Monday, August 9, 2010

Ed Boon: Constantly Not Getting It 


You guys seem to be angling this new Mortal Kombat as a revival, or reinvention, of the franchise. It's been around for so long; at this point, what's the essence of Mortal Kombat? What are you telling your team, and what are you all trying to recapture with this new one?

Ed Boon: You know, I think it hasn't really been that long since the last MK game came out. It's only been like two years, so from that respect, it's not like a reboot like we've seen... like when Tomb Raider went away for a long time, or Street Fighter, Twisted Metal, and all that. Those games had a long absence.

But from our perspective, the last game we did [Mortal Kombat vs. DC Universe] was probably the biggest departure for MK. It was the first T-rated MK game, and we added characters that had never been in a MK game, with DC -- you know, Batman, and Superman, and all that.

So from that standpoint, we just heard a lot of feedback asking, "Is the next game going to be back to an M-rated presentation," and, you know, "traditional" MK? So we really felt that now is just a really great time to explore a reboot of sorts.

You know, we've actually kind of rebooted the presentation and the fighting and all that a couple of times in the past. With Deadly Alliance, in 2002, we did. And so we just really felt like, along with the post-MK vs. DC T-rated thing, and the fact that we haven't rebooted our whole presentation and fighting mechanic in awhile, it was just the perfect time for all that to happen.

I played [MK vs. DC] and it was fun, but there was always the question of whether the series would return to its M-rated roots.

EB: Oh yeah, absolutely. Especially coming from a game that was almost instrumental in defining what an M-rated game was -- just sparking the whole argument that ratings are necessary, which they are. So it's ironic, it's like making a G-rated Halloween movie...

So from that standpoint, yeah, it did really well, but at the same time, it created a great opportunity for us, because it gave us a break in terms of a period of time which there hasn't been an M-rated Mortal Kombat, and created this hunger for a return.

So I guess that I really feel like the planets are aligned, and in so many ways; it's the first M-rated MK on this generation of consoles, our last game was a T-rated game... You know, there certainly is a resurgence of games returning to their classic form; Street Fighter, Sonic the Hedgehog, now the more recent Twisted Metal, and there's just a good amount of this trend that's happening.

Oh good lord Gamasutra, are you serious? Nobody gives a shit about Mortal Kombat games that aren't good. Mortal Kombat games haven't been good since the SNES, and then Mortal Kombat vs DC was the first time you did anything right in fifteen years, because the game was, you know, good. It actually had good fighting game mechanics and didn't bother with open-world bullshit, go-kart racing, coffin minigames, or any of the ridiculous crap and just said, hey, I'm a fighting game. Fight people.

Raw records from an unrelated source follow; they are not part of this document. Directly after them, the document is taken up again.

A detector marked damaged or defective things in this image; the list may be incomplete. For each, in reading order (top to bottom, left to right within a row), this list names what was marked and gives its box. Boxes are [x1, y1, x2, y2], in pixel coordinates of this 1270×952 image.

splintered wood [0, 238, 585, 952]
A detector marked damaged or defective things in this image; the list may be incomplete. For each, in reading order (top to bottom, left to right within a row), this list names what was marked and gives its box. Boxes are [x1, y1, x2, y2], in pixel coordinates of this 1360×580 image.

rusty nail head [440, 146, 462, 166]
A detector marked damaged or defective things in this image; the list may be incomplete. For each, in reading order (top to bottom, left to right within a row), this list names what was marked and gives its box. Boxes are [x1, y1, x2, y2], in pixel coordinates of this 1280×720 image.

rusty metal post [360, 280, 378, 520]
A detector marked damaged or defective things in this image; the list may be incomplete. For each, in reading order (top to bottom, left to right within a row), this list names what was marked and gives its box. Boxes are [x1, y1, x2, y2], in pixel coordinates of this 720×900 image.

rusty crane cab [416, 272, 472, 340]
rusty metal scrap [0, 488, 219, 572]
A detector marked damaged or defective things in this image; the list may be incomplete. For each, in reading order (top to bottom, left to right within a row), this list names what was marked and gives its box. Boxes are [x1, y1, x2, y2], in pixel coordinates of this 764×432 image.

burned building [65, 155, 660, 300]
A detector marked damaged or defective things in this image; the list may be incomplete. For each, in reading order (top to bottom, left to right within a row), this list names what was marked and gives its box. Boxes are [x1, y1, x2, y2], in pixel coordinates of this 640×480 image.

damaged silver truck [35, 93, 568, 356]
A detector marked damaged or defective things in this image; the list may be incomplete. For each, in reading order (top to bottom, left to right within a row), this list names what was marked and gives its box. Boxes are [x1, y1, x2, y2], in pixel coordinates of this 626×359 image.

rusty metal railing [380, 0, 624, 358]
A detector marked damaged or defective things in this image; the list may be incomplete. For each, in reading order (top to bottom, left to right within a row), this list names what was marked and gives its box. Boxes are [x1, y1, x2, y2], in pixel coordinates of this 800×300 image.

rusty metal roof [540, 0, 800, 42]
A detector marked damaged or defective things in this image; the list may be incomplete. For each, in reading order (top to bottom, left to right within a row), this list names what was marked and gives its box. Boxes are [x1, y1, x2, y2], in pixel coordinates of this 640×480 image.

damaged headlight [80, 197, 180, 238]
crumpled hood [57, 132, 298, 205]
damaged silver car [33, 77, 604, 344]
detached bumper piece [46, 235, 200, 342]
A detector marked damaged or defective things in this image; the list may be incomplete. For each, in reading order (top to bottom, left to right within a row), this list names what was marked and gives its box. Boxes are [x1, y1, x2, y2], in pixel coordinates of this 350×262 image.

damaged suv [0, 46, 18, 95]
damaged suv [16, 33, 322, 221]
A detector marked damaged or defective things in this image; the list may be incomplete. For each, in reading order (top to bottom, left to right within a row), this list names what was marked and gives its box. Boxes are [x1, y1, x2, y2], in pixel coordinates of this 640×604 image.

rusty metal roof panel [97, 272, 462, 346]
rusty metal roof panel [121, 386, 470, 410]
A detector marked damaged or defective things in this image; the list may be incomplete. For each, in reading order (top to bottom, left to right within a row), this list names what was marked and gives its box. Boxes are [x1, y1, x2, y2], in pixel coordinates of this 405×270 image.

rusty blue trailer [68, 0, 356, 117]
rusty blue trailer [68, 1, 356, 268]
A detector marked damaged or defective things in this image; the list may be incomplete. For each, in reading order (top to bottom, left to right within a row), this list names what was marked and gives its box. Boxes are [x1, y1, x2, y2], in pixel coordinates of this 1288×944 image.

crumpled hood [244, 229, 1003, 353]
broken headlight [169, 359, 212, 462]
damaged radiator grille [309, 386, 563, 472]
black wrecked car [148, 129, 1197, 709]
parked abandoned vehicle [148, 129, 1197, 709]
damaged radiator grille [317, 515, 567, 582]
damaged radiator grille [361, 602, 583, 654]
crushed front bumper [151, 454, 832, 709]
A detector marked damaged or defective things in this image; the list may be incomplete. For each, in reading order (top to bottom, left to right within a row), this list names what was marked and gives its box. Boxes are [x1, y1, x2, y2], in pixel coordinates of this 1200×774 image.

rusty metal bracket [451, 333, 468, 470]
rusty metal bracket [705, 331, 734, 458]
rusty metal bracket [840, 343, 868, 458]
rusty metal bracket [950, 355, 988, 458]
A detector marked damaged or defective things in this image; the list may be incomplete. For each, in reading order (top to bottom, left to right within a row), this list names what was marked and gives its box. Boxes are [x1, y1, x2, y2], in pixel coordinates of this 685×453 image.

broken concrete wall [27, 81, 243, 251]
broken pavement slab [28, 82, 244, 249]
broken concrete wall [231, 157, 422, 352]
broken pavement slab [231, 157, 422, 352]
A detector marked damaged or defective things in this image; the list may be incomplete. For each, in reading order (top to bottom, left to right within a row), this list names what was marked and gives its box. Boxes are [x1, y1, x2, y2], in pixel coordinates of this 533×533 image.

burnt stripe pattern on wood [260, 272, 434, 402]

I don't know why it is that Boon and Graft are talking about 'returning to the roots', when 'the roots' was a middling fighter with an absurd fixation on middle-schooler violence. Mortal Kombat vs DC was a good game! "Flee!" Boon seems to say, "Run away! Success and money terrify us! We must stick to middle-of-the-road scraping-by to fuel our jobs!" 

Why not take what you learned from the game that's been best recieved, use that as a tool for making better games in the future, and focus on the core mechanics of the fighter rather than making up all this crap about 'returning to roots'? Your roots sucked; returning to them is just downright ridiculous. 

The guy says they're 'reinventing' it, but then Boon keeps going back to 'revival' or 'return to roots.' Pick one! The first one!